- [Extracted material]:
==*==

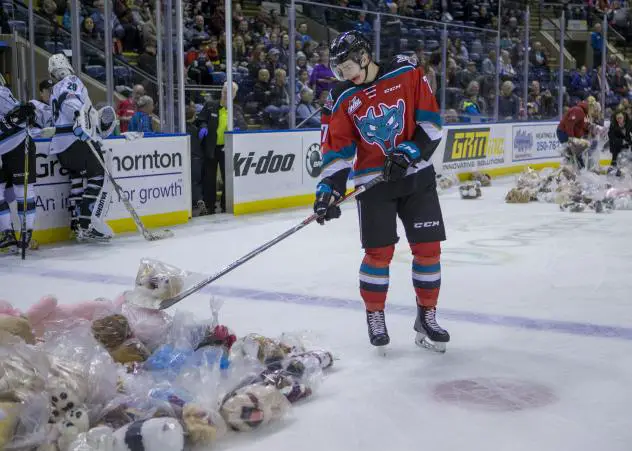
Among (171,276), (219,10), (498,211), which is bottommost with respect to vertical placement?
(498,211)

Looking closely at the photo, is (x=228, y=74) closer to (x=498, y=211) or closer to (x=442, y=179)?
(x=498, y=211)

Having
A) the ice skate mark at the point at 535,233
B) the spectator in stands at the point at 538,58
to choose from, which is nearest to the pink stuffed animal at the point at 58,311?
the ice skate mark at the point at 535,233

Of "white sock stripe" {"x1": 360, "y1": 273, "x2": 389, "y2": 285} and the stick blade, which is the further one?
the stick blade

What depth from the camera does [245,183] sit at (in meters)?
9.30

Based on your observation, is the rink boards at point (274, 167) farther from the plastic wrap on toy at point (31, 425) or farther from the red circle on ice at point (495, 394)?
the plastic wrap on toy at point (31, 425)

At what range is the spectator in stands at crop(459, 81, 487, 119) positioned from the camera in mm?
13578

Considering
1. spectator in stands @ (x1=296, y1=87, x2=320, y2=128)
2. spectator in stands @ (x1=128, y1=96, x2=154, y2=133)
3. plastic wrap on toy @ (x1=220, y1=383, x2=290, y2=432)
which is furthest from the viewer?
spectator in stands @ (x1=296, y1=87, x2=320, y2=128)

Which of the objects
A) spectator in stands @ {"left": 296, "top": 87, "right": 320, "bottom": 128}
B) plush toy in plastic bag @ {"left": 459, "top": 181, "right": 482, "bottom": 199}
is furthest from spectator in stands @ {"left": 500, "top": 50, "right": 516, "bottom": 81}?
spectator in stands @ {"left": 296, "top": 87, "right": 320, "bottom": 128}

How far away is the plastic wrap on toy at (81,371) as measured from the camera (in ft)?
8.88

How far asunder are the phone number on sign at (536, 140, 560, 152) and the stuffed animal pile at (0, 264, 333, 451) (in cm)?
1265

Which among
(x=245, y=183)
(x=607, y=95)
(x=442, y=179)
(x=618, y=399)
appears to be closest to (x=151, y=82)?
(x=245, y=183)

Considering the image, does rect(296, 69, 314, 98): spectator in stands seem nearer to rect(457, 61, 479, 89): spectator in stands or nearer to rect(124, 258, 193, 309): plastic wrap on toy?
rect(457, 61, 479, 89): spectator in stands

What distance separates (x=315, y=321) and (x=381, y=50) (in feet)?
24.5

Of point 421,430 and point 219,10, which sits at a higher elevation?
point 219,10
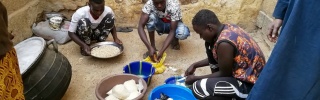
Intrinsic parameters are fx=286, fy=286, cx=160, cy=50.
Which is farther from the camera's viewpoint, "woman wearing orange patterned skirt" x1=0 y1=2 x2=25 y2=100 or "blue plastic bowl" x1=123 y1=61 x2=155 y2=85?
"blue plastic bowl" x1=123 y1=61 x2=155 y2=85

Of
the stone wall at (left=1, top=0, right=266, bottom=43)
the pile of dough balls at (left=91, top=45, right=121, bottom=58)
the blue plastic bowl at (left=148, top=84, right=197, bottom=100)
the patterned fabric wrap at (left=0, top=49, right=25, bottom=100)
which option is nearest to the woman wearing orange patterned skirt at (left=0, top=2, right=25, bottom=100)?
the patterned fabric wrap at (left=0, top=49, right=25, bottom=100)

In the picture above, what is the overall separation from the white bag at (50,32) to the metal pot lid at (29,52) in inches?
46.0

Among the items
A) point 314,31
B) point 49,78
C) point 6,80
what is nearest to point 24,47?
point 49,78

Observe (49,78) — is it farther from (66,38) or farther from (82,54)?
(66,38)

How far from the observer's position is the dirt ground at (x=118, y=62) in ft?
8.09

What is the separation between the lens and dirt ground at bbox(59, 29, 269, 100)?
2465 millimetres

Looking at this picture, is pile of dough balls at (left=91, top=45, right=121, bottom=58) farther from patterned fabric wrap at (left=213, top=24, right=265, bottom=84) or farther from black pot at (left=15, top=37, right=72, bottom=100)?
patterned fabric wrap at (left=213, top=24, right=265, bottom=84)

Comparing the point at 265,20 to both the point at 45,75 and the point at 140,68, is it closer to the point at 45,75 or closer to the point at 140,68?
the point at 140,68

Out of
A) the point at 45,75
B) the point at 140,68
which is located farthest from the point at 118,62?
the point at 45,75

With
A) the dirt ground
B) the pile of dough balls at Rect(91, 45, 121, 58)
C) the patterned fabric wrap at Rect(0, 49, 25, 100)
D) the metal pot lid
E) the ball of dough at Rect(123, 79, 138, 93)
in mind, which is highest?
the patterned fabric wrap at Rect(0, 49, 25, 100)

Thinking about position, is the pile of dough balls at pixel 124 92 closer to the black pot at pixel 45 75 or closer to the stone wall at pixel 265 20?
the black pot at pixel 45 75

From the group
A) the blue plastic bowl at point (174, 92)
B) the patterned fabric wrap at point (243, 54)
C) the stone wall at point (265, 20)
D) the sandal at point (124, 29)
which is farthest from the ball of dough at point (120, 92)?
the stone wall at point (265, 20)

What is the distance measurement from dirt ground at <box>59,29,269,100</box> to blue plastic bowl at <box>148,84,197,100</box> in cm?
24

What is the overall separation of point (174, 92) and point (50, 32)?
6.04ft
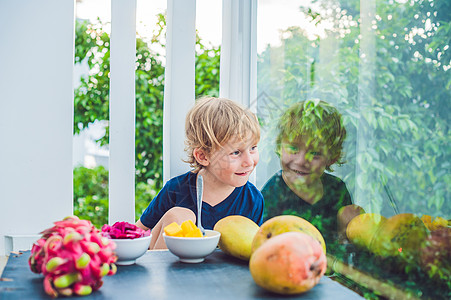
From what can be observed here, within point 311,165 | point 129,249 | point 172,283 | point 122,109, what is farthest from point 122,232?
point 122,109

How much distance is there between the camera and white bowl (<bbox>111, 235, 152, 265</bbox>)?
2.52 feet

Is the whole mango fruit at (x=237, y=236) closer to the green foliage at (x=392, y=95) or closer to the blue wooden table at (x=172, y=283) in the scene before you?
the blue wooden table at (x=172, y=283)

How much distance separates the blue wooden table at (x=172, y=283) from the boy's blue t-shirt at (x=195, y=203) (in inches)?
20.6

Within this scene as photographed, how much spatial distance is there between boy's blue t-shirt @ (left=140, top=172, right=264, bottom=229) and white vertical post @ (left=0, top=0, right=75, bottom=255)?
12.1 inches

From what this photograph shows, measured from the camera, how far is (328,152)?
93 centimetres

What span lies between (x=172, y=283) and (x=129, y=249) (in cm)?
14

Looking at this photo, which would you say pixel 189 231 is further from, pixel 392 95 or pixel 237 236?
pixel 392 95

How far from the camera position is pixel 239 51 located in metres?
1.57

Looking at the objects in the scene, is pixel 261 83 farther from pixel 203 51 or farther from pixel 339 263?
pixel 203 51

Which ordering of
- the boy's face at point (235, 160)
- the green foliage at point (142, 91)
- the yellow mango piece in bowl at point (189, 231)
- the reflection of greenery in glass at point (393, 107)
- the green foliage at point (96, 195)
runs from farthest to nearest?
the green foliage at point (96, 195) → the green foliage at point (142, 91) → the boy's face at point (235, 160) → the yellow mango piece in bowl at point (189, 231) → the reflection of greenery in glass at point (393, 107)

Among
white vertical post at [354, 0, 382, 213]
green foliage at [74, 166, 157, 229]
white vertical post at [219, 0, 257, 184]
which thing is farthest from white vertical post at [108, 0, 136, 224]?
green foliage at [74, 166, 157, 229]

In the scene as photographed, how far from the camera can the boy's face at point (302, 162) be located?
981mm

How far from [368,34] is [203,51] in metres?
2.22

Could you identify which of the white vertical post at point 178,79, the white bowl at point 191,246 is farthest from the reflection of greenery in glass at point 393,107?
the white vertical post at point 178,79
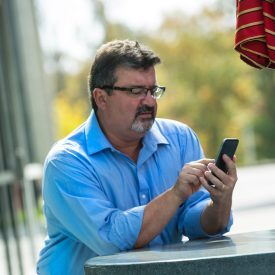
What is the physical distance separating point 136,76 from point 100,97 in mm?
193

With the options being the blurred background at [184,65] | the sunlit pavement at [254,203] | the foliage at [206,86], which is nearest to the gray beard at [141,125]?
the sunlit pavement at [254,203]

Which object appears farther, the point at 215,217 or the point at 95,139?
the point at 95,139

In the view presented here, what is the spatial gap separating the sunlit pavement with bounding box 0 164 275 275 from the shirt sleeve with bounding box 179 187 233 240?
2.21m

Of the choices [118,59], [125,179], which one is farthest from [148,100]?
[125,179]

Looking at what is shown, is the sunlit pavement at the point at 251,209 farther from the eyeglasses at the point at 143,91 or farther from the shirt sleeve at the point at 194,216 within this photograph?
the eyeglasses at the point at 143,91

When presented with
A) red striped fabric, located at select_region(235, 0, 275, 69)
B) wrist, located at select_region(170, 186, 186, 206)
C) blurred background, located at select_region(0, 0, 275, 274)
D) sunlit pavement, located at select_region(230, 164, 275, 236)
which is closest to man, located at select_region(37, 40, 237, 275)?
wrist, located at select_region(170, 186, 186, 206)

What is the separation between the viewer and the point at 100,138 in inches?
126

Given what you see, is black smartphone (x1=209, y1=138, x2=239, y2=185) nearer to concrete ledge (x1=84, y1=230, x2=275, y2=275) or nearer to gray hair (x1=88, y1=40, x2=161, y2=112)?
concrete ledge (x1=84, y1=230, x2=275, y2=275)

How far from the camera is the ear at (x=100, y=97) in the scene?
329 cm

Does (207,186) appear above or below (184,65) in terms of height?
below

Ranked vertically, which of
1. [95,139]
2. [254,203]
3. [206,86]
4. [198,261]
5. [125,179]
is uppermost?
[206,86]

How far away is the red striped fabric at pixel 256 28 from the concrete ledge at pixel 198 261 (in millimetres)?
688

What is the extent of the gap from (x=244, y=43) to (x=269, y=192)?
600 inches

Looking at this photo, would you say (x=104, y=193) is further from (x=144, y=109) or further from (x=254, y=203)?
(x=254, y=203)
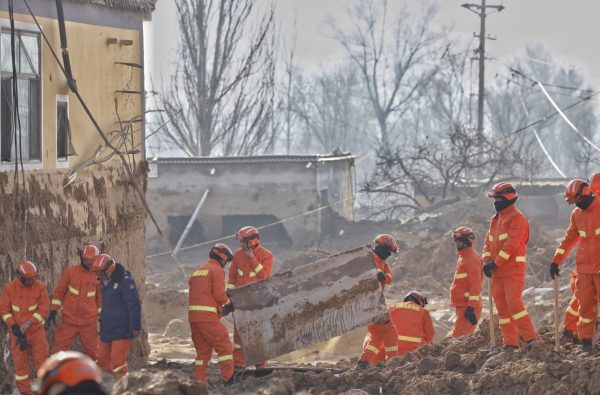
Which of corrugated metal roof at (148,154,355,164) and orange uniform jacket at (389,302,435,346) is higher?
corrugated metal roof at (148,154,355,164)

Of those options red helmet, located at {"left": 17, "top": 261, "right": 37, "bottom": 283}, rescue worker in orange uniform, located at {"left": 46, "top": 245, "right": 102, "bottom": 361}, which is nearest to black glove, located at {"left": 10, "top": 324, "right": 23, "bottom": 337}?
red helmet, located at {"left": 17, "top": 261, "right": 37, "bottom": 283}

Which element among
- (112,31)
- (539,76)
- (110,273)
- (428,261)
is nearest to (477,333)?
(110,273)

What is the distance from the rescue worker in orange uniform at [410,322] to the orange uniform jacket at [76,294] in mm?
3604

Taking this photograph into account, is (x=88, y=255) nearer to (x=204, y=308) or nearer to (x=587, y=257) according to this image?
(x=204, y=308)

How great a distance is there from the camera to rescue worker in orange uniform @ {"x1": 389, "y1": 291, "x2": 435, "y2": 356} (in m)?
14.2

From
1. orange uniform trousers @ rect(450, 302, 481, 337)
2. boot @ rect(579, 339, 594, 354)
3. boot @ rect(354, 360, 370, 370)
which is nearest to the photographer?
boot @ rect(579, 339, 594, 354)

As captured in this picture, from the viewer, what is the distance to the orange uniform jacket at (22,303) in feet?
42.3

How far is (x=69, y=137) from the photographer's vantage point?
15.5 metres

==*==

- [Job]: In the listing above, find the line containing "Taking this photograph", then reproduce it and each line after it through the end, exactly and with nothing added.

- [Task result]:
Taking this photograph into account, is (x=88, y=255) nearer to (x=204, y=308) or nearer to (x=587, y=257) according to this image?
(x=204, y=308)

How great a distance is there from the camera to rescue worker in orange uniform @ {"x1": 389, "y1": 291, "x2": 435, "y2": 356} (in m)?
14.2

From
1. orange uniform trousers @ rect(450, 302, 481, 337)
2. boot @ rect(579, 339, 594, 354)
3. boot @ rect(354, 360, 370, 370)
which is nearest to the photographer?
boot @ rect(579, 339, 594, 354)

As captured in this picture, from the viewer, what is the distance to the orange uniform jacket at (22,303) in feet?
42.3

How far is (x=69, y=137) from the photographer's vantage point?
15.5 metres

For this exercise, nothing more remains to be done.